The depot stores 12 percent of the nation’s chemical weapons. Its rockets, bombs and mines are filled with enough mustard agent, VX nerve agent and sarin to kill tens of thousands of people. In April 1997 the U.S. Senate ratified the Chemical Weapons Convention, an international treaty outlawing chemical weapons. Because of the agreement, the site has a new mission: to incinerate its stockpile by 2007. The idea of incinerating chemical weapons has some members of the community feeling uneasy; the facility has been plagued by a series of problems including bomb threats, a flawed warning system and chemical leaks. Others welcome the jobs the project provides and believe incineration is a safe way to dispose of the depot’s cache.

As Jared talks about the depot, his brow furrows the way an adult’s does, the lines bunching up on his forehead. "The war wasn’t here. How come (the depot) had to be in Irrigon?"

The region must have looked ideal when the U.S. Army arrived in 1941: far enough inland to be safe from a Japanese attack, yet strategically located next to the Columbia River. The depot began as a storage and transfer point for some of the nation’s conventional arsenal. The first shipment of chemical weapons arrived in 1962. Although most of the bunkers now lie empty, a storage area known as K Block holds the remaining munitions in 89 steel-reinforced concrete igloos. Two 10 foot fences topped with razor wire surround the bunkers, and armed mobile security units patrol with shoot to kill orders. The weapons they protect are so terrible the United States never used them against an enemy.

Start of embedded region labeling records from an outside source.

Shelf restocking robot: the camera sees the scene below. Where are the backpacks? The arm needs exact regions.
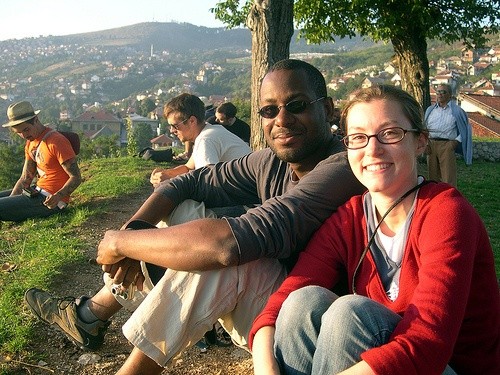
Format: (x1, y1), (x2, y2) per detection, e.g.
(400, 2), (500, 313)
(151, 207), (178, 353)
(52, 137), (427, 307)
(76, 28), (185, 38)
(138, 148), (172, 163)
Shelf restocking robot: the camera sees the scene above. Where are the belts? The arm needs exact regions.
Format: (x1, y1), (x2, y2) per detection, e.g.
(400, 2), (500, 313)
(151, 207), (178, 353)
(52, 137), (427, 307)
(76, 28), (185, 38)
(428, 137), (450, 141)
(35, 187), (66, 210)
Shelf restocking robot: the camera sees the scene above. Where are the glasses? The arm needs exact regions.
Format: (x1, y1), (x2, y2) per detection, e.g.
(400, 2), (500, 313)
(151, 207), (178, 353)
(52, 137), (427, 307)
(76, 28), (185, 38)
(436, 90), (450, 95)
(340, 126), (419, 149)
(257, 97), (326, 119)
(165, 118), (189, 130)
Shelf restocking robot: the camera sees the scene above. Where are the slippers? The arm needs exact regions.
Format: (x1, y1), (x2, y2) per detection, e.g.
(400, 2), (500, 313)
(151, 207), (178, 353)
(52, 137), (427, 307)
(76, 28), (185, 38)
(173, 152), (190, 160)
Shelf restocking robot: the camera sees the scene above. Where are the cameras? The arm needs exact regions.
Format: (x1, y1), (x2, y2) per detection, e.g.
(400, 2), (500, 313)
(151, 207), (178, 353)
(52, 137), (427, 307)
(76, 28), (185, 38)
(24, 187), (40, 198)
(111, 281), (137, 300)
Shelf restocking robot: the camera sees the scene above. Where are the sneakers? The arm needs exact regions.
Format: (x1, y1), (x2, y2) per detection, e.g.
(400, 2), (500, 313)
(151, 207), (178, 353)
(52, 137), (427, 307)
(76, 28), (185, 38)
(24, 288), (110, 353)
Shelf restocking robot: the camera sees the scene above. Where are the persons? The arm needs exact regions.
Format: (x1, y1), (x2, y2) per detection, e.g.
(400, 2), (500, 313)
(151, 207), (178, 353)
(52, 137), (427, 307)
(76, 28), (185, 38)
(24, 58), (362, 375)
(425, 83), (472, 188)
(205, 101), (251, 146)
(173, 96), (214, 160)
(149, 93), (253, 188)
(248, 84), (500, 375)
(0, 100), (83, 221)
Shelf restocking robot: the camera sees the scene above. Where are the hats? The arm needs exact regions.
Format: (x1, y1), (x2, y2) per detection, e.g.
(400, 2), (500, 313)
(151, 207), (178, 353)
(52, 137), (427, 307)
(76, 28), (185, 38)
(1, 101), (41, 128)
(103, 220), (170, 311)
(200, 96), (217, 112)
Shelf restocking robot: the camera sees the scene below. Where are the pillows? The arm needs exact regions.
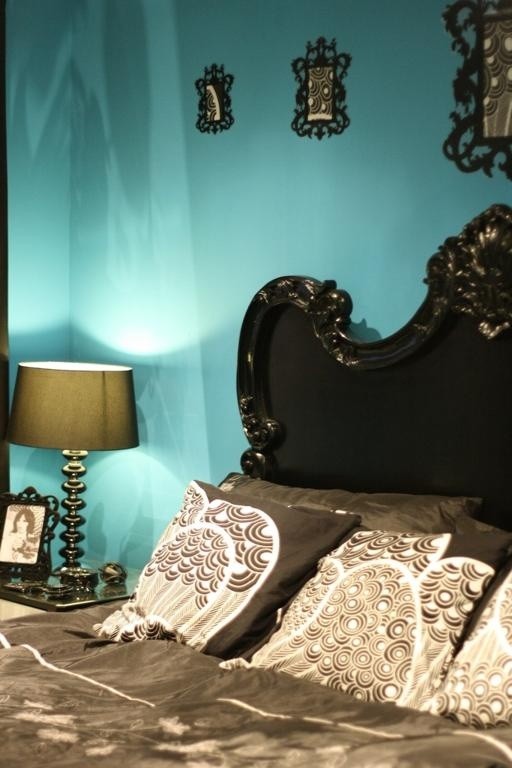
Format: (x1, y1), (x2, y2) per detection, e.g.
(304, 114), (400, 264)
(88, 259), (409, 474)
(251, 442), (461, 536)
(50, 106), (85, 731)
(421, 569), (512, 729)
(219, 523), (509, 720)
(97, 476), (364, 666)
(214, 472), (484, 543)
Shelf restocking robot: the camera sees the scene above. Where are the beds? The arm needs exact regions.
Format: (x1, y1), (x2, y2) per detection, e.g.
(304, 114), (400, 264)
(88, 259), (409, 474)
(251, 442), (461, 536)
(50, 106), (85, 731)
(0, 200), (510, 765)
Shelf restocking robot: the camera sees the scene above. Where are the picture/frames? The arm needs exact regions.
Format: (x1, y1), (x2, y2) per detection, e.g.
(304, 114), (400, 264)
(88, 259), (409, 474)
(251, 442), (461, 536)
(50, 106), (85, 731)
(1, 485), (60, 583)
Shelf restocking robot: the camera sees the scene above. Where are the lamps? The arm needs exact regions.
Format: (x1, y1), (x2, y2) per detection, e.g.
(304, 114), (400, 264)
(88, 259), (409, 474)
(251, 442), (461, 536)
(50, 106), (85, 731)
(6, 360), (141, 587)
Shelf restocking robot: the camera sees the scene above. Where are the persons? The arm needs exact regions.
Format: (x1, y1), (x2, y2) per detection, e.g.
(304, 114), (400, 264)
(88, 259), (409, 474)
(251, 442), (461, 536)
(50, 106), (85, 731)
(2, 509), (39, 563)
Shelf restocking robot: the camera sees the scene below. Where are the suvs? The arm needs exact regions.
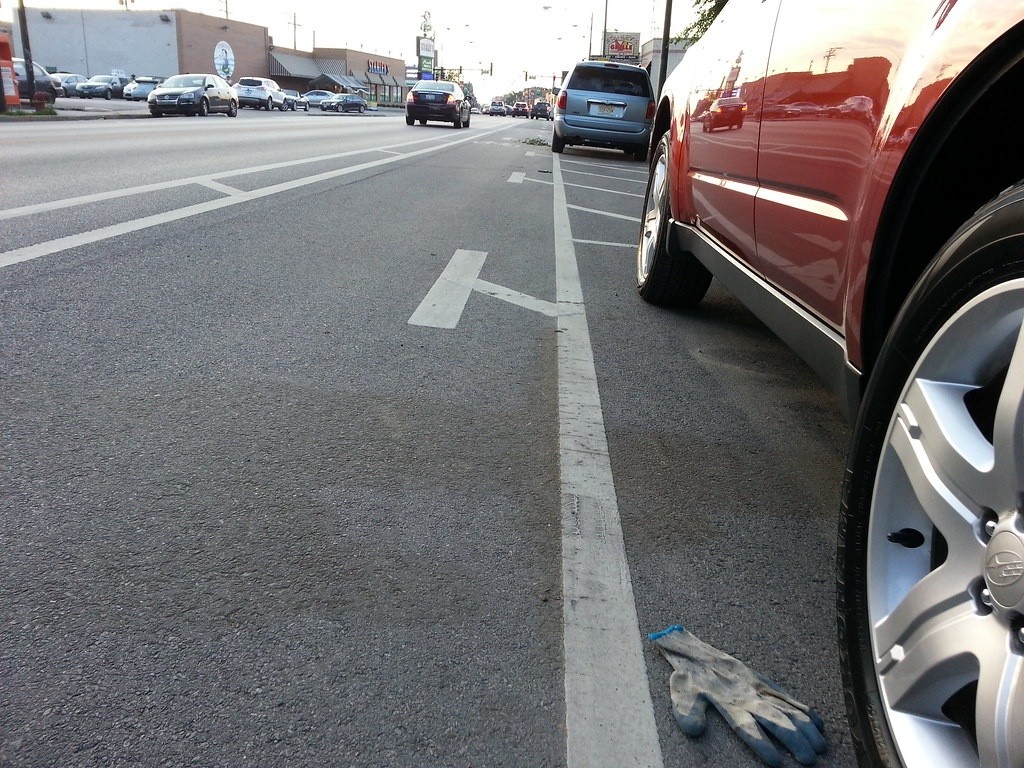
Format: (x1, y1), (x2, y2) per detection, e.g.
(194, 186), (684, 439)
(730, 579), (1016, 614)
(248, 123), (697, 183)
(702, 96), (748, 133)
(236, 76), (289, 113)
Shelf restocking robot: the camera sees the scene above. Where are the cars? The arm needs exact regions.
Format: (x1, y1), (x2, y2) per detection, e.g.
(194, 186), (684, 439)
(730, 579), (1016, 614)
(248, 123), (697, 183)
(639, 0), (1022, 767)
(550, 60), (657, 161)
(471, 100), (554, 121)
(405, 79), (472, 128)
(12, 58), (368, 117)
(754, 101), (826, 123)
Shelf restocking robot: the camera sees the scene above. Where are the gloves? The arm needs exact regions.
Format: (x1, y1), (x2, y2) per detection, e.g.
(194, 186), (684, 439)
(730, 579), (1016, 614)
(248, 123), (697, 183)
(649, 624), (828, 766)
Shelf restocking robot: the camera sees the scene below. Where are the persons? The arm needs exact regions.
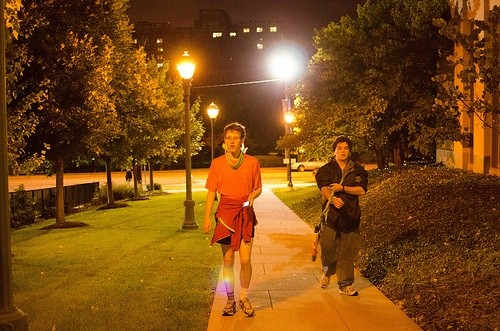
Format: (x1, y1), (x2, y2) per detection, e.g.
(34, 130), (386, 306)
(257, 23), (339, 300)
(126, 169), (133, 181)
(202, 121), (264, 317)
(315, 137), (368, 296)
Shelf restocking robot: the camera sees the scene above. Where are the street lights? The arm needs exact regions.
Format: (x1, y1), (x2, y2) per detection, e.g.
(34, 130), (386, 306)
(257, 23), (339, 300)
(283, 111), (295, 186)
(205, 102), (218, 201)
(175, 47), (200, 230)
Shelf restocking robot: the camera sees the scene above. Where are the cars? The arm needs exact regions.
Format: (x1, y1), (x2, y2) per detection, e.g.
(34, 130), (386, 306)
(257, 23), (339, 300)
(290, 157), (326, 171)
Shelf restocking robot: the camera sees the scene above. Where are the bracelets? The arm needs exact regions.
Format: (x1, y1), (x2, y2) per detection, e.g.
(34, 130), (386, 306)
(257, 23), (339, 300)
(342, 185), (345, 192)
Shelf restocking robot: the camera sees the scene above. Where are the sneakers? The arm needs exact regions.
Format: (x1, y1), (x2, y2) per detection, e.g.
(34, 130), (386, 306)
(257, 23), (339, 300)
(339, 285), (358, 296)
(223, 299), (236, 315)
(319, 275), (330, 288)
(239, 297), (255, 317)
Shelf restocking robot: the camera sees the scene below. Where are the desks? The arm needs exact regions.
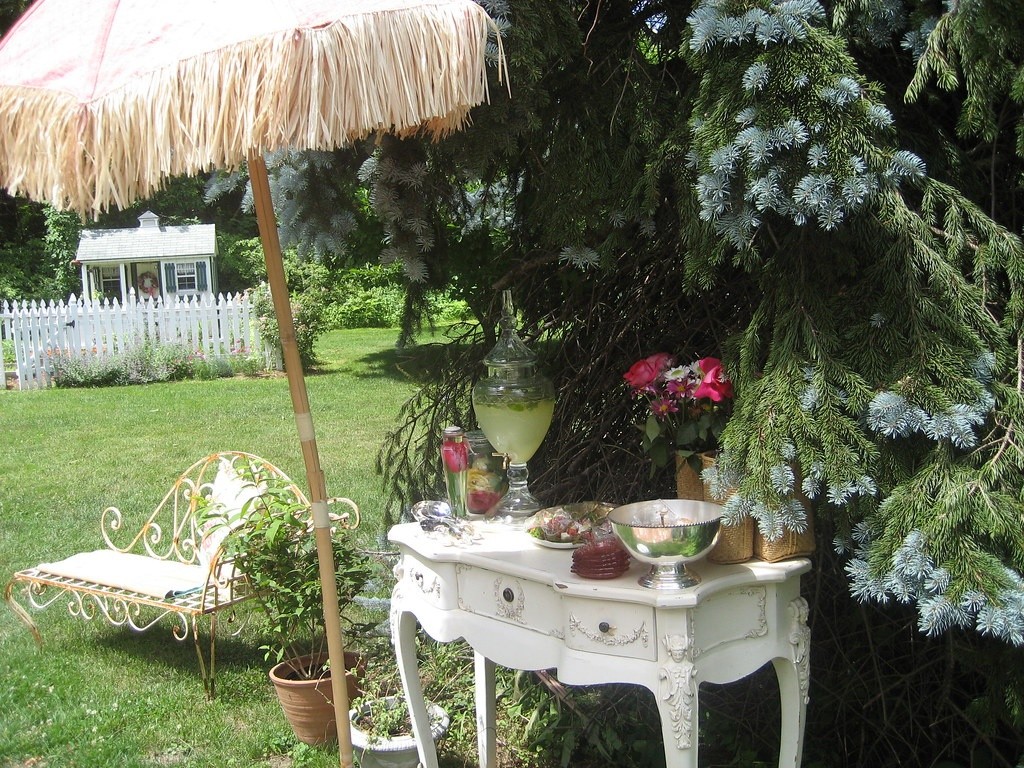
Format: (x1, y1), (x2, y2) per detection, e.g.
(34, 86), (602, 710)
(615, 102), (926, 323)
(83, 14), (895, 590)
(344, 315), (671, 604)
(387, 515), (814, 768)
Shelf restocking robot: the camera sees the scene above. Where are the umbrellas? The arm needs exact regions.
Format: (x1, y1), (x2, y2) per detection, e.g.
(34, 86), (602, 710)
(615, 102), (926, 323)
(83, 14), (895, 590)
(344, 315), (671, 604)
(0, 0), (490, 768)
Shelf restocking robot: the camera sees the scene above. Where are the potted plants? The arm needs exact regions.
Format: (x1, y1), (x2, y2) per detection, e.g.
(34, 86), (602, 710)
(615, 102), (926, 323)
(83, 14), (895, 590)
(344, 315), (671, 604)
(194, 485), (366, 749)
(316, 620), (476, 768)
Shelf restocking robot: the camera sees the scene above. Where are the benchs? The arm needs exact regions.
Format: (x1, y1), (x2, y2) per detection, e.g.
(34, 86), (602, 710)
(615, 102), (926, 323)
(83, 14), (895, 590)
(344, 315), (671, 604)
(4, 450), (359, 699)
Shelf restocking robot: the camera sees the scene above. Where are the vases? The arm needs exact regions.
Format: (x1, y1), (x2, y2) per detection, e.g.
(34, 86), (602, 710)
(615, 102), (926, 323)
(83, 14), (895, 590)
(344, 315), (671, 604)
(676, 450), (705, 501)
(754, 460), (817, 561)
(705, 451), (757, 564)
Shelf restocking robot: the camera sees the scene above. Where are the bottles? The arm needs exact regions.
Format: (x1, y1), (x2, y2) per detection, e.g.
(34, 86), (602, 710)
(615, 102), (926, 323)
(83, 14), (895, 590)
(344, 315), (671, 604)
(442, 425), (469, 519)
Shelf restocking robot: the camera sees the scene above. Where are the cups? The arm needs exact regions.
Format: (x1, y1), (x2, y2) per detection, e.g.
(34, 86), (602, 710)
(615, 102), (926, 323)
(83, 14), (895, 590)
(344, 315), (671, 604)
(465, 430), (509, 515)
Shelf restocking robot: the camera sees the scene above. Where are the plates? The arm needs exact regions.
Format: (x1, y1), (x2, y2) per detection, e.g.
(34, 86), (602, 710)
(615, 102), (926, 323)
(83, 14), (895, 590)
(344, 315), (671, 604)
(525, 502), (618, 549)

More than 700,000 pounds of VX nerve agent are stored in K Block. Less than a drop of the odorless liquid can cause the central nervous system to shut down if it is not treated immediately. Two million pounds of sarin are housed there as well. Twelve people died and 5,000 people were injured when the Japanese doomsday cult Aum Shinri Kyo used the nerve agent to attack a Tokyo subway in 1995. Mustard agent, 2,635 tons of it, rounds out the deadly trio of weapons. The Germans first used this persistent chemical during World War I with horrific results. Soil samples taken from battlefields in France showed lingering traces of this carcinogenic substance 80 years later.

Jared and his classmates go through monthly emergency drills at school.
Jared fights imaginary wars in his video games, but his fears of the depot are real. "One time I had a dream," he says. "The alarm went off, and I was locked outside of the house, and they wouldn’t let me in." When his school began emergency preparedness drills in case of an accident, he bought a gas mask with his allowance. At show-and-tell, he demonstrated how to put it on for his classmates. Some of them had parents working at the depot.

The UMCD pumps more than $9 million a year into the area’s economy in wages alone. Everybody in the county seems to have a friend or relative who works or has worked at the installation. Government, civilian and private employees at the depot live off base in neighboring communities. Next door to K Block, the Army has contracted the Raytheon Corporation to build a $1.2 billion complex of incinerators to burn this stockpile. Employing approximately 1,000 construction and administration workers, and fueled by millions of federal dollars, the disposal facility has created a mini boom in the area’s economy.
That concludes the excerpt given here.